### [SELECTED TEXT]
______________________________
One thing which is common for everything here is that it's about 32-bit builds.
1. Buffer pool autosizing (10.2)
Alignment to instances * chunk is pain everywhere, but on 32-bit systems it's worse.
innodb_buffer_pool_instances number has been auto-sized on 32-bit systems since (at least) 5.5. It didn't affect the user till InnoDB 5.7; but now it does – as in Lawrin's configuration above, the initial value is 1.5G, but InnoDB chooses to set instances to 11, and after that raises the buffer pool size to 2.75G. Obviously, when people set 1.5G (especially on a 32-bit systems, which means they probably don't have so many resources to begin with), they don't expect to have 2.75G taken instead.
2. Buffer pool size over 2G (5.5-10.2)
______________________________
### [WORK INSTRUCTIONS]
[a] In the passage on 32-bit builds, how many buffer pool instances does InnoDB choose for Lawrin's configuration?
[b] Reproduce the passage on 32-bit builds between "Alignment to instances" and "over 2G (5.5-10.2)", inclusive.
The lines that come next are not needed for anything here.

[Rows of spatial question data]
______________________________
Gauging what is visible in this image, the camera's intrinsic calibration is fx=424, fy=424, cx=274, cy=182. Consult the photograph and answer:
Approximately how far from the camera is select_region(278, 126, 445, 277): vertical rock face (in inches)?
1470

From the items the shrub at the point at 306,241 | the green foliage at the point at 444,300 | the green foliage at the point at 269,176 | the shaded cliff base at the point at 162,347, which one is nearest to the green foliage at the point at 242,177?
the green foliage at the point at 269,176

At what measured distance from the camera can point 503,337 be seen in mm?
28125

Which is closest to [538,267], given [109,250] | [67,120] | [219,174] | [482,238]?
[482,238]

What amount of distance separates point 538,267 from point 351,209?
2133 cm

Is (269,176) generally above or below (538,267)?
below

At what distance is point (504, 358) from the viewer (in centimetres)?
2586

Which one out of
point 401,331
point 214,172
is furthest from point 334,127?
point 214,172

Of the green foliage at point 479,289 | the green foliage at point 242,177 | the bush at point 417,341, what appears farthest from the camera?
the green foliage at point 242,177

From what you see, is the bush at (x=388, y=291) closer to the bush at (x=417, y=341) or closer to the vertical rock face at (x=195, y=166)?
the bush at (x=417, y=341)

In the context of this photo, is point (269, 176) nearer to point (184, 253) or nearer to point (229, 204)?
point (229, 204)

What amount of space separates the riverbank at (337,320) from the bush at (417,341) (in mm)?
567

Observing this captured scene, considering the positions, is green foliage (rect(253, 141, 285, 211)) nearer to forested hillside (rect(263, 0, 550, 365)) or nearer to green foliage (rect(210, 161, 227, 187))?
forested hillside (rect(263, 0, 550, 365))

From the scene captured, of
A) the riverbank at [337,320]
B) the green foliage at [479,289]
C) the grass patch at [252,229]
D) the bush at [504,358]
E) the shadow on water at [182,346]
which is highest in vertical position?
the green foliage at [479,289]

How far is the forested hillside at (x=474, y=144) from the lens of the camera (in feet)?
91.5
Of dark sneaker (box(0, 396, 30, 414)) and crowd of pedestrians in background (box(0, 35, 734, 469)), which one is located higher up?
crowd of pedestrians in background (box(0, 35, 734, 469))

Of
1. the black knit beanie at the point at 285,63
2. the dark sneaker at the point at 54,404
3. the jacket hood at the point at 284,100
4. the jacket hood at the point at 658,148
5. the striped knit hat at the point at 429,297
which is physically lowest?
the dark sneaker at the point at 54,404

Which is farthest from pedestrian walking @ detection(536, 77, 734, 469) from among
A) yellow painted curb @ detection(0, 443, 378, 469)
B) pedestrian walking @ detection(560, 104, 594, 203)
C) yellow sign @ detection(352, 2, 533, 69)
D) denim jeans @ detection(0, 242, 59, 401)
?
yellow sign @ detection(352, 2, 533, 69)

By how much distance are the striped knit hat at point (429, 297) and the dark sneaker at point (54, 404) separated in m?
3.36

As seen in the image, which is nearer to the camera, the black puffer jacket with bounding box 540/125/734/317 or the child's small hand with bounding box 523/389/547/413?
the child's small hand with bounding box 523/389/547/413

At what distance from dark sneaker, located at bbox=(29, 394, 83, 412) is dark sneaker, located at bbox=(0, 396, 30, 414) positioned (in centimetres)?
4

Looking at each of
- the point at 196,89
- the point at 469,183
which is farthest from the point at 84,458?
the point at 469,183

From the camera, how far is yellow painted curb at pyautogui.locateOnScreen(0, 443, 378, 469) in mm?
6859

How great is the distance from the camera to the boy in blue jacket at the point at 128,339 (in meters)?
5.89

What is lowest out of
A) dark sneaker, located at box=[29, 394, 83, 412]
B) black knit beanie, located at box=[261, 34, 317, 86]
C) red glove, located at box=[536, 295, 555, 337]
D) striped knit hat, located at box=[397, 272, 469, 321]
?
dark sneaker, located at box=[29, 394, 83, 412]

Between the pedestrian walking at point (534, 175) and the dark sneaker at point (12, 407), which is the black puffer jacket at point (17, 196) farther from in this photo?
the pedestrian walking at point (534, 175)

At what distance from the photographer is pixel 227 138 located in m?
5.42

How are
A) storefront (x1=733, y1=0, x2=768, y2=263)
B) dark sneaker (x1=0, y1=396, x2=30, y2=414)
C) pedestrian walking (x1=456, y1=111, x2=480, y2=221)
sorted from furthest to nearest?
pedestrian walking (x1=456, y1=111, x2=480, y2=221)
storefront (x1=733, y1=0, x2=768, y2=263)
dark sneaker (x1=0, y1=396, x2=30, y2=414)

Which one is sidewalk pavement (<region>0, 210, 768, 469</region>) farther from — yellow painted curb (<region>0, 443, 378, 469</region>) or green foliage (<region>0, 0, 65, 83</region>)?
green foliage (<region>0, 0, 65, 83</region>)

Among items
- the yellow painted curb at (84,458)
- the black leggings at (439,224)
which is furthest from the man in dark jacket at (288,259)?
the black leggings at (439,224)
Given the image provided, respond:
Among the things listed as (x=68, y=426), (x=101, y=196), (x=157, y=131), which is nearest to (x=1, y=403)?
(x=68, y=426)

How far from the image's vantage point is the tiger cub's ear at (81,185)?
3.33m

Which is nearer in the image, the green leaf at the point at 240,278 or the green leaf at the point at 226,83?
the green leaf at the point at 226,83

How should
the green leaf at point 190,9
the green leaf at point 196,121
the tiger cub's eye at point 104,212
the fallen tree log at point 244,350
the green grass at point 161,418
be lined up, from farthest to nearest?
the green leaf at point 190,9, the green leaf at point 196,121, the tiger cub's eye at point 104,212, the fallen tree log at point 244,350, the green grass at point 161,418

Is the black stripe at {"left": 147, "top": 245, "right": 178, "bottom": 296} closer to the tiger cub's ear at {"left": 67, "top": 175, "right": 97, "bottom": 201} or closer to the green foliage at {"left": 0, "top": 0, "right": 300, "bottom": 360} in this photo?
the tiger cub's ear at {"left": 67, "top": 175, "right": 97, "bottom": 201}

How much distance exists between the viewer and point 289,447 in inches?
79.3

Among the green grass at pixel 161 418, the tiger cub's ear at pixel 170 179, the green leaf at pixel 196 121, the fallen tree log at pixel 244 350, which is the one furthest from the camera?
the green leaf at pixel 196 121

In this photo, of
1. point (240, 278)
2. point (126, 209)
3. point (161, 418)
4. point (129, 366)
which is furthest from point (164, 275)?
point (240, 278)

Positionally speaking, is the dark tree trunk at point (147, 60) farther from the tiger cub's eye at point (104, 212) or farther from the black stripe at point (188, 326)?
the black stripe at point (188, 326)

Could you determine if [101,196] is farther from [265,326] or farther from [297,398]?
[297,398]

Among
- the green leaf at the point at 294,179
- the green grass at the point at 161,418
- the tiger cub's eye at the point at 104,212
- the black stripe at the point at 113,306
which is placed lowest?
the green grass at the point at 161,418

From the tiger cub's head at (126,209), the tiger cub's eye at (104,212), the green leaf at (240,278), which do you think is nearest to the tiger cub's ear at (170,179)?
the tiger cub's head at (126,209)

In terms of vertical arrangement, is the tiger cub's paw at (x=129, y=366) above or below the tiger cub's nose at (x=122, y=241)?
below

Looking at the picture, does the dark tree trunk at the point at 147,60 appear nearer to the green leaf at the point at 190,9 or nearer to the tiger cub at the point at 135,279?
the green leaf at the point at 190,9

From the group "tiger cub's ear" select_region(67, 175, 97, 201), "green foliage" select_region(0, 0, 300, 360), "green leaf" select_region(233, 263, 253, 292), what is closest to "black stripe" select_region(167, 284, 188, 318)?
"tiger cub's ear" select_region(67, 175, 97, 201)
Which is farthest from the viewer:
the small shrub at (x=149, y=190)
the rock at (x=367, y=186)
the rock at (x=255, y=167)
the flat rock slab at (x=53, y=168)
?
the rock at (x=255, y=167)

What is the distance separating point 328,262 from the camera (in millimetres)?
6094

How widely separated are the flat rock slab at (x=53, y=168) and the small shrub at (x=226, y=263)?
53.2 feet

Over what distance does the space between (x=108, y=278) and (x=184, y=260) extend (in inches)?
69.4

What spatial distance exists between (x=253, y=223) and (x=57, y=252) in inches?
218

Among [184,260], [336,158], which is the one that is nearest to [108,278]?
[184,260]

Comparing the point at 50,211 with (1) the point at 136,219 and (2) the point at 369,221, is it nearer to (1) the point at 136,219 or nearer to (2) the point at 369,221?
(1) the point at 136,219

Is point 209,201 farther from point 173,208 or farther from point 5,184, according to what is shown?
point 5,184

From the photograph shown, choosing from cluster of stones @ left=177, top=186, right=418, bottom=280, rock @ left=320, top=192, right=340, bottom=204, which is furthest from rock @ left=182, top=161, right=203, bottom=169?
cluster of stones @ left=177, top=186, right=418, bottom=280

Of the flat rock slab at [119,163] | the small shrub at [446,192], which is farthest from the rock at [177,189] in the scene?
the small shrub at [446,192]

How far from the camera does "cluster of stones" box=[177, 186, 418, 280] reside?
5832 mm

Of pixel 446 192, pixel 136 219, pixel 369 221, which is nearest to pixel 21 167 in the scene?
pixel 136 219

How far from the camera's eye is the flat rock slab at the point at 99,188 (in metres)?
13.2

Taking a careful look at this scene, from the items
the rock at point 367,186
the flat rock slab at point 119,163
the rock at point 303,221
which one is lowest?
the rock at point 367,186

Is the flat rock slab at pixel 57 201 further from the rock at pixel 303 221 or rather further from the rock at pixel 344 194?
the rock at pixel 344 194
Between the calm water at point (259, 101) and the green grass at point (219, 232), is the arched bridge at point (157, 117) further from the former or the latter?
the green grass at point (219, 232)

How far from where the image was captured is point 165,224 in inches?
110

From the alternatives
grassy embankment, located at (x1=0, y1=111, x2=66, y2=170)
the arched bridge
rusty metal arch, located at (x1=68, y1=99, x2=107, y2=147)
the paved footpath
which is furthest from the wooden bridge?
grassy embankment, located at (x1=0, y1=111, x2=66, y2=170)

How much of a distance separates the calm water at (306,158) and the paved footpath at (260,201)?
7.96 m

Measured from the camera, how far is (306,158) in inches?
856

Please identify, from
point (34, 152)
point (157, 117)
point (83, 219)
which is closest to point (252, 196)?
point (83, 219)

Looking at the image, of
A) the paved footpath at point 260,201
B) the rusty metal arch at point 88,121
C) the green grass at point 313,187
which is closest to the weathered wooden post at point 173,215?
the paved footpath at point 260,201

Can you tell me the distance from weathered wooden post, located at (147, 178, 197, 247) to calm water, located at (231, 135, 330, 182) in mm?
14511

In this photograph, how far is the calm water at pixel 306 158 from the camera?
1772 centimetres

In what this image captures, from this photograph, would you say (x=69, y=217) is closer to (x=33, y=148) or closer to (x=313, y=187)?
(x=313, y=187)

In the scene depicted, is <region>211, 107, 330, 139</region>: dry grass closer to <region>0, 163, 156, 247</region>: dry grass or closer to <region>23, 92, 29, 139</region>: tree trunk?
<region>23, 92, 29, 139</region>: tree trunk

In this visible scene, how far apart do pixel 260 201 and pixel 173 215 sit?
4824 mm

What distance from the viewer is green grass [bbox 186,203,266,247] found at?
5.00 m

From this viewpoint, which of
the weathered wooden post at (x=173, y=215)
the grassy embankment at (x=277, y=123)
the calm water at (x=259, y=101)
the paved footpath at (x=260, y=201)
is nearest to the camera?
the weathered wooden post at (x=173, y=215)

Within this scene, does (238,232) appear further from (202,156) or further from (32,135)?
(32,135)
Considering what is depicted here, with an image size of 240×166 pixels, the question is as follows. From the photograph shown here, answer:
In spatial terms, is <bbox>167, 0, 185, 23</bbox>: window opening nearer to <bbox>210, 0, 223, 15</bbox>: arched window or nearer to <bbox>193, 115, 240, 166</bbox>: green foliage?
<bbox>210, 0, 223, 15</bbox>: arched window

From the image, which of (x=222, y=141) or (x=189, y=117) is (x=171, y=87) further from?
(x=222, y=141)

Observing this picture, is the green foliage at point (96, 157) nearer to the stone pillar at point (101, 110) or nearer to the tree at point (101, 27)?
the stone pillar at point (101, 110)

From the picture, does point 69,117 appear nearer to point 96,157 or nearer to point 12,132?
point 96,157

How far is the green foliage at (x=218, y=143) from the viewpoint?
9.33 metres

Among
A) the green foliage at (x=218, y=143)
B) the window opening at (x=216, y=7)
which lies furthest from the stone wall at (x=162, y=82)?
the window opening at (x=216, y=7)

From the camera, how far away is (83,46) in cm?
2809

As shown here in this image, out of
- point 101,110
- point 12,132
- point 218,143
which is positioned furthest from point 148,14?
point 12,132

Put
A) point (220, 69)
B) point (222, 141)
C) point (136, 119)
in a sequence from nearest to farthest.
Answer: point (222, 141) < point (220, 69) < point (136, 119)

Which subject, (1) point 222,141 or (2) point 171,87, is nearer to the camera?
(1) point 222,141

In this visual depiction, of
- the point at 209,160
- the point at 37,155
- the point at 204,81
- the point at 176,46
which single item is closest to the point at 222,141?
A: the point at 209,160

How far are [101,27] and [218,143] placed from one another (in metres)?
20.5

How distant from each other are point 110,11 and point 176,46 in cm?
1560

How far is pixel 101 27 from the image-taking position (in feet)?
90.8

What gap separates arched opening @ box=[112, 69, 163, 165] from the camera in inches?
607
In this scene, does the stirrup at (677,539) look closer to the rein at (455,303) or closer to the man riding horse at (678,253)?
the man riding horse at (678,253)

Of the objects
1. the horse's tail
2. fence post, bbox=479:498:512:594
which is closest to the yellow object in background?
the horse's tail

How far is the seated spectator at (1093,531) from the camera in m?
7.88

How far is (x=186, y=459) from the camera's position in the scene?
______________________________
### [ANSWERS BELOW]
[a] InnoDB sets the instances to 11.

[b]
Alignment to instances * chunk is pain everywhere, but on 32-bit systems it's worse.
innodb_buffer_pool_instances number has been auto-sized on 32-bit systems since (at least) 5.5. It didn't affect the user till InnoDB 5.7; but now it does – as in Lawrin's configuration above, the initial value is 1.5G, but InnoDB chooses to set instances to 11, and after that raises the buffer pool size to 2.75G. Obviously, when people set 1.5G (especially on a 32-bit systems, which means they probably don't have so many resources to begin with), they don't expect to have 2.75G taken instead.
2. Buffer pool size over 2G (5.5-10.2)